Ogni personaggio è portavoce di una sua istanza individualistica, che non sembra avere la forza di realizzare, e si ripiega in una inettitudine senza scampo. E così alla protagonista, Ljuba, che, coperta di debiti, dovrà vendere il suo magnifico giardino dei ciliegi al primo speculatore edilizio, resterà solo la nostalgia del tempo che fu nel teatro (Melisso) fisicamente scarnificato, ormai privo di fondali e di quinte.
“Il giardino dei ciliegi” è stato composto da Čechov, nel 1903, un anno prima della morte, ed era stato concepito come un testo malinconico ma leggero, non come un dramma sociale. Eppure i registi che lo hanno allestito ne hanno conservato una lettura fortemente impegnata, Lidi incluso, anche se a tratti alleggerita da momenti di humour (in questo caso il signore elegante sulla sedia a rotelle, spettatore obbligato delle piccole follie dei personaggi).

E così possiamo leggere “Il giardino dei ciliegi” a più livelli: in una prospettiva più intimista cogliamo la nostalgia per l’infanzia e l’innocenza perduta (quelle incredibili ciliegie dal sapore mai più ritrovato) ma in un’ottica storica è impossibile non percepire la fine di un’epoca. Non a caso, quattordici anni dopo, le due rivoluzioni del 1917 avrebbero cancellato secoli di zarismo e anche l’arrogante borghesia simboleggiata da Lopachin sarebbe stata fondamentalmente spazzata via.

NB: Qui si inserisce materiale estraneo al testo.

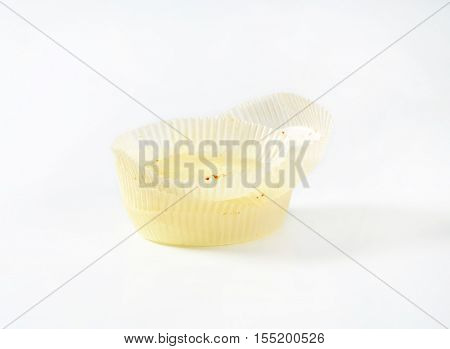 empty paper cupcakes cases on white background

La girandola di rapporti umani, spesso disfunzionali e patologici, è esasperata nella resa registica di Leonardo Lidi, con la conseguenza che nessuno dei personaggi, neanche quello più discreto, coglie fino in fondo la nostra simpatia.

E forse anche a noi spettatori dispiace che il giardino dei ciliegi sia abbattuto perché il nuovo che avanza non promette nulla di buono nella sua squallida forma lontana da ogni kalokagathìa.